Get Out of My Head

The Christians who want to be intolerant again. Just to be difficult (I do love to be difficult, you know), I want to add that there is one place where one of the complainants had a point, though not a religious point.

In a 2004 case, for instance, an AT&T Broadband employee won the right to express his religious convictions by refusing to sign a pledge to “respect and value the differences among us.” As long as the employee wasn’t harassing co-workers, the company had to make accommodations for his faith, a federal judge in Colorado ruled.

That’s a pretty grotesque pledge, frankly. It’s a pretty demanding employer who wants to tell employees what to respect and value, and it’s an employer both demanding and reckless who demands that employees respect and value ‘the differences among us’ without saying which ones. (Maybe AT&T did say, but the quotation doesn’t mention it.) Both demanding and reckless, but that is a pretty common formula – celebrate diversity; value difference. Well – it depends, doesn’t it! Murderers are different, rapists are different, persecutors are different, narrow-minded bigoted fag-haters of the Fred Phelps school are different; so what?

Requirement 1
In the passage, what pledge did the AT&T Broadband employee refuse to sign in the 2004 case?
Requirement 2
Reproduce the passage word for word, starting at "Get Out of My" and continuing up to and including "in Colorado ruled.".
The material after the passage has no connection to it.

Information supplied
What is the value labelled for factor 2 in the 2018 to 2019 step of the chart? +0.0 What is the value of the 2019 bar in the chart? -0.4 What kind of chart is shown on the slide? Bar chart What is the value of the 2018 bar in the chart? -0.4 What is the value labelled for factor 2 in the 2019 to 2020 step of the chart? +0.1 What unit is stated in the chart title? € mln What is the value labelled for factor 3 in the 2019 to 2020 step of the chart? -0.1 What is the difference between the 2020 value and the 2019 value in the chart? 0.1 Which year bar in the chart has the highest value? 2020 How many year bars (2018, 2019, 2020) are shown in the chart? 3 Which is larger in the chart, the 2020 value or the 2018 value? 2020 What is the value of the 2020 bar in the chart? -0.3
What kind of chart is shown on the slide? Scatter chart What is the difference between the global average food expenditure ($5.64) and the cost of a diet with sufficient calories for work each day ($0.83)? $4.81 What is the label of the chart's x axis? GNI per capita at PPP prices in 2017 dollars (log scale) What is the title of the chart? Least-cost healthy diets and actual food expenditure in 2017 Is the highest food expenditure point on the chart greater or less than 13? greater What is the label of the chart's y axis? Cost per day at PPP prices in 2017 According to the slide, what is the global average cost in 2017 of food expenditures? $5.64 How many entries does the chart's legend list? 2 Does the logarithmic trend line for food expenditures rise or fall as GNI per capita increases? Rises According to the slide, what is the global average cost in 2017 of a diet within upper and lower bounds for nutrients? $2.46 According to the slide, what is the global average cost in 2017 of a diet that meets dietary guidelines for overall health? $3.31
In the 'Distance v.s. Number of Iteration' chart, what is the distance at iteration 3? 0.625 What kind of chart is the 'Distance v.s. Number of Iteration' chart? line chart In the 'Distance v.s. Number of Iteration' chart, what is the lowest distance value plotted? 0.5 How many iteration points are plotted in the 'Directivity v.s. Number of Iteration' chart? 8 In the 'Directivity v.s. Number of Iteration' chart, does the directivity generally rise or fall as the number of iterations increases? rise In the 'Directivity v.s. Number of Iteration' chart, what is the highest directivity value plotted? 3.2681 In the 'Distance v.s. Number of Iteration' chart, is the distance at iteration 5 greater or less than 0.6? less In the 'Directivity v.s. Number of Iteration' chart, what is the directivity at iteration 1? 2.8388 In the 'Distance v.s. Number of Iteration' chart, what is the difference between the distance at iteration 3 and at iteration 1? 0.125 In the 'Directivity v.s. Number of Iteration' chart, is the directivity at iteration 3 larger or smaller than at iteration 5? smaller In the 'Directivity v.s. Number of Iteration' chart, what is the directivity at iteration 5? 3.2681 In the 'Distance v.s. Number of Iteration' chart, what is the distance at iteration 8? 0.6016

Answer space 1
A pledge to "respect and value the differences among us."

Answer space 2
Get Out of My Head

The Christians who want to be intolerant again. Just to be difficult (I do love to be difficult, you know), I want to add that there is one place where one of the complainants had a point, though not a religious point.

In a 2004 case, for instance, an AT&T Broadband employee won the right to express his religious convictions by refusing to sign a pledge to “respect and value the differences among us.” As long as the employee wasn’t harassing co-workers, the company had to make accommodations for his faith, a federal judge in Colorado ruled.